### Working data
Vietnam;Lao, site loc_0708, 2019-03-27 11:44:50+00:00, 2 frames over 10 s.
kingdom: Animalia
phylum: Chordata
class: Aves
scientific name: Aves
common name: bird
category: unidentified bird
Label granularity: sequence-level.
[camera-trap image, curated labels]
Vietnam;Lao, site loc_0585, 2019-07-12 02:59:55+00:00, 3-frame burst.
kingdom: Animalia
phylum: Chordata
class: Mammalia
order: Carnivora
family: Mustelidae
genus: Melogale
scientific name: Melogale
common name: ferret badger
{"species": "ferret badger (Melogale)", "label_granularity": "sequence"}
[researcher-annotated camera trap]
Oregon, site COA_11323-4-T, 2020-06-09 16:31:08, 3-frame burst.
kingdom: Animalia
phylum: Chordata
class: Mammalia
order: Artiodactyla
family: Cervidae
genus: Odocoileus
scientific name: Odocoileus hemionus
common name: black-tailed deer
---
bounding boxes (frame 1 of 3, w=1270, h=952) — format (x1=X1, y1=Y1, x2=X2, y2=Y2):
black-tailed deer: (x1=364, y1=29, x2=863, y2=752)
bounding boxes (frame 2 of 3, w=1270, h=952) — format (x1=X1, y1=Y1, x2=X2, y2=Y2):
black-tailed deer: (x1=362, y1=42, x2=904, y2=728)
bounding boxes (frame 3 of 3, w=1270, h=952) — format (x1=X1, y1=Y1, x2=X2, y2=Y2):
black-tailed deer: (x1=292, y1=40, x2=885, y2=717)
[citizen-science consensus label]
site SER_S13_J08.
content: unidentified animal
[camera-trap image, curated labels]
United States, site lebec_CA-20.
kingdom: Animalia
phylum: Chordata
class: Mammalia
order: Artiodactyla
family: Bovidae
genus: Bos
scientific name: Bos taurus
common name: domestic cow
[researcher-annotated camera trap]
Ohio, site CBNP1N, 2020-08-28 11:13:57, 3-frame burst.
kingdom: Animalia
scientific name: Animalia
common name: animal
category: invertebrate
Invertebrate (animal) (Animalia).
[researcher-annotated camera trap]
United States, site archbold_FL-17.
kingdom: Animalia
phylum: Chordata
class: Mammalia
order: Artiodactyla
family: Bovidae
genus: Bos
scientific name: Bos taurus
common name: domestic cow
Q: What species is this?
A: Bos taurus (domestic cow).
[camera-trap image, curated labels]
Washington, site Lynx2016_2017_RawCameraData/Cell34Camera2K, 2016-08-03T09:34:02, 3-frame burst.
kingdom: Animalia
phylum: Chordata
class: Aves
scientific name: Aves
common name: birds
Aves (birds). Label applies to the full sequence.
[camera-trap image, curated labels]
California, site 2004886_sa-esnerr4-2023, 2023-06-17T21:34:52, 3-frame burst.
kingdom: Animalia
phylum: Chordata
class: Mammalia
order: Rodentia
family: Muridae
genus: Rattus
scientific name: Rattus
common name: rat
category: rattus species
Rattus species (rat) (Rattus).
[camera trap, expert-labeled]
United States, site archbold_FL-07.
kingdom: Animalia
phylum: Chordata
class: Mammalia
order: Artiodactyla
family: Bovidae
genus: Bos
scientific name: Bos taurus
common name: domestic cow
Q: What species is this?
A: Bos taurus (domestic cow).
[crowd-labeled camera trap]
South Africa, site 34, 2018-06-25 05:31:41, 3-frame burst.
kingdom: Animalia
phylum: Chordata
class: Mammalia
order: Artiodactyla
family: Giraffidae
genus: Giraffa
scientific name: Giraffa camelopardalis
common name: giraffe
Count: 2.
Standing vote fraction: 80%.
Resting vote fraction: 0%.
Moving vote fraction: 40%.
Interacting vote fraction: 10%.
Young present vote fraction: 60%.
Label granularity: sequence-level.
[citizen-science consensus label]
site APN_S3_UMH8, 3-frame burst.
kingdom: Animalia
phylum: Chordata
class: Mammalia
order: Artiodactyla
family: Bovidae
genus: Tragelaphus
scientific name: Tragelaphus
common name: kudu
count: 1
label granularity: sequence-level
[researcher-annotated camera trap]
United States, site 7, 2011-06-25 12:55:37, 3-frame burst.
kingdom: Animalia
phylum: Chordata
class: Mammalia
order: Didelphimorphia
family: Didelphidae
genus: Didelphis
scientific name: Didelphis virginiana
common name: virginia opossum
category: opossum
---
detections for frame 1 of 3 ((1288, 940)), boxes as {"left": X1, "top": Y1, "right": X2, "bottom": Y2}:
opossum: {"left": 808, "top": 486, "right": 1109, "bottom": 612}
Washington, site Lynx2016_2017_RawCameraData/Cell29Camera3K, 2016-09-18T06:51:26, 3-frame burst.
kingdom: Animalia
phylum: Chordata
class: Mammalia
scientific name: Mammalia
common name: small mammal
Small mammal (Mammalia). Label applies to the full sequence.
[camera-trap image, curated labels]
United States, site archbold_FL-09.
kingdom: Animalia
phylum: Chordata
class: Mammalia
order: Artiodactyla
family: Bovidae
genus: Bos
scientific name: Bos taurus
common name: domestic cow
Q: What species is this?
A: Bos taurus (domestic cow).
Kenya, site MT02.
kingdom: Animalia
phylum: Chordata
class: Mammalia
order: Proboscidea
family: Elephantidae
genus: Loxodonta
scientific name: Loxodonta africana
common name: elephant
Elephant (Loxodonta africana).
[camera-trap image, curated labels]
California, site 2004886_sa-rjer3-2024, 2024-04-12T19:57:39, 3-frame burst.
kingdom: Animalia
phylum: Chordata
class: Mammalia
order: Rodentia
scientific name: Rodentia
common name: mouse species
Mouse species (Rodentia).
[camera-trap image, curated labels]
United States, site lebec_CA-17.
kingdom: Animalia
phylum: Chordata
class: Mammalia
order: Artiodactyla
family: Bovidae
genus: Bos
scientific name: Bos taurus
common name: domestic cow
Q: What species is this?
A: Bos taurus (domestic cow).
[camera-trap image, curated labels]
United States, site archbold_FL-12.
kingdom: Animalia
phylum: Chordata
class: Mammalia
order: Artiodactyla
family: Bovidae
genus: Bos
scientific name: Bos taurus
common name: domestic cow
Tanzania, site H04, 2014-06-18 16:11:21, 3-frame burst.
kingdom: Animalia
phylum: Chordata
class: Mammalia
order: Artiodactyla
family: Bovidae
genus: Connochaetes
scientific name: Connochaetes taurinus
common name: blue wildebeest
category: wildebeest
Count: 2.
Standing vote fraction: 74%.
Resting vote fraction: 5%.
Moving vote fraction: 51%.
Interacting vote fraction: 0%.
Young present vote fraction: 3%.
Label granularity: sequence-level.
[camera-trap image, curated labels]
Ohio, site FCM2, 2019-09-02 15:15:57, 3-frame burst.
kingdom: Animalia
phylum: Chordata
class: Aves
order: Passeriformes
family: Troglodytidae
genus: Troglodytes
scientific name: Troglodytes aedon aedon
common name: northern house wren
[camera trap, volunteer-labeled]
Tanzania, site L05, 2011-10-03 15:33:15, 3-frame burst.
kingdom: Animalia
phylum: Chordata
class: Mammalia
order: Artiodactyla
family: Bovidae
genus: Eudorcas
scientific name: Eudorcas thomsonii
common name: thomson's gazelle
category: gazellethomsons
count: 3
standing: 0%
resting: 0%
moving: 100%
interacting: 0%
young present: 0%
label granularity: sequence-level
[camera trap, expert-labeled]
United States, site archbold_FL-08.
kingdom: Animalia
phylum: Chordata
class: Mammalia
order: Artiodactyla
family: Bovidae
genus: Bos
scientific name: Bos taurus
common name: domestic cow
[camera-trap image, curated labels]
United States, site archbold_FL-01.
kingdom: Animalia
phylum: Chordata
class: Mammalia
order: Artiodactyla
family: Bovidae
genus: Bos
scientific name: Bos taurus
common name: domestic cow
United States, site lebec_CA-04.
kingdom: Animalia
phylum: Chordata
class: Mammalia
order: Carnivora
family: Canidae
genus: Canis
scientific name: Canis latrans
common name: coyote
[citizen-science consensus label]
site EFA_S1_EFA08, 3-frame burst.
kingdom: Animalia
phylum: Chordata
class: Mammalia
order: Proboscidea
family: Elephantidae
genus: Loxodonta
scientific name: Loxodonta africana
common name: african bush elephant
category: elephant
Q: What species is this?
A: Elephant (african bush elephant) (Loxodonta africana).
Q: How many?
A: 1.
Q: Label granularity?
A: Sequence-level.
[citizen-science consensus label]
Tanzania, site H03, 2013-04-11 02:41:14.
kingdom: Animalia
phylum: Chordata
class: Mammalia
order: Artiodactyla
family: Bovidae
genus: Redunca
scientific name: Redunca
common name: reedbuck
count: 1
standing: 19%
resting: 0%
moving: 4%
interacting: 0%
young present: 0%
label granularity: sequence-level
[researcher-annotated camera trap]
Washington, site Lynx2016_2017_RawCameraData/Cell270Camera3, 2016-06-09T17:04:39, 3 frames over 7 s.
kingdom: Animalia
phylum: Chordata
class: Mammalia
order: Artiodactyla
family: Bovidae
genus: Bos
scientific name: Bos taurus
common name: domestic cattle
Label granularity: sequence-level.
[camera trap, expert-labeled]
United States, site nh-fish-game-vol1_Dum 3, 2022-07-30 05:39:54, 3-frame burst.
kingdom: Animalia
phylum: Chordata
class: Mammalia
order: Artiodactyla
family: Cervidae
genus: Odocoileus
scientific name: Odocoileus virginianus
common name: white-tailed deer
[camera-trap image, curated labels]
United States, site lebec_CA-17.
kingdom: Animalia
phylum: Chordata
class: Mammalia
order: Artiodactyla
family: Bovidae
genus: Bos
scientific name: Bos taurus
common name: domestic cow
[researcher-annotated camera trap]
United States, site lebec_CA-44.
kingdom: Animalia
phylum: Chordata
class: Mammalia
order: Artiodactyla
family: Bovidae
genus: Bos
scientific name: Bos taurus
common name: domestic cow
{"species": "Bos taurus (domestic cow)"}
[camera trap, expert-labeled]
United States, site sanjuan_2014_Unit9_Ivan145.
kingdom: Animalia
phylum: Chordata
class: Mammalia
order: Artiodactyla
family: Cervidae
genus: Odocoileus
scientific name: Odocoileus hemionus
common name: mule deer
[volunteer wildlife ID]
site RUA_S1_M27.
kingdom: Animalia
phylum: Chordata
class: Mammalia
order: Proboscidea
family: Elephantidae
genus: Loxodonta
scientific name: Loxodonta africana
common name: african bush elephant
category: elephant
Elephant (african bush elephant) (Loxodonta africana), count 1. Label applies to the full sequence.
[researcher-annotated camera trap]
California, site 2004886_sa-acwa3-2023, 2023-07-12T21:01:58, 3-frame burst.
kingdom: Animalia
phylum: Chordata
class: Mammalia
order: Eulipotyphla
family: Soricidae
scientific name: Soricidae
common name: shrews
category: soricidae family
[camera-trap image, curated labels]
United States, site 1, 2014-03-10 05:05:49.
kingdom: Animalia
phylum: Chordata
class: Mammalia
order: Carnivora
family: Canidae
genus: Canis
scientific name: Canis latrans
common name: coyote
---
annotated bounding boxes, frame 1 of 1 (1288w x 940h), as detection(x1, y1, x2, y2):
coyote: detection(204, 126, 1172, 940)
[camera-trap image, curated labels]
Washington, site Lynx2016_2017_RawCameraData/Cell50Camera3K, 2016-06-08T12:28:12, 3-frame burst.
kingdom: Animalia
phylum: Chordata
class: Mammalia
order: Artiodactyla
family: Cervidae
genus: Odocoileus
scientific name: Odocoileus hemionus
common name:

### What to produce
Output the lines above between the one holding "scientific name: Troglodytes aedon aedon" and the one holding "scientific name: Eudorcas thomsonii", inclusive, with nothing before or after them.

### Written reply
scientific name: Troglodytes aedon aedon
common name: northern house wren
[camera trap, volunteer-labeled]
Tanzania, site L05, 2011-10-03 15:33:15, 3-frame burst.
kingdom: Animalia
phylum: Chordata
class: Mammalia
order: Artiodactyla
family: Bovidae
genus: Eudorcas
scientific name: Eudorcas thomsonii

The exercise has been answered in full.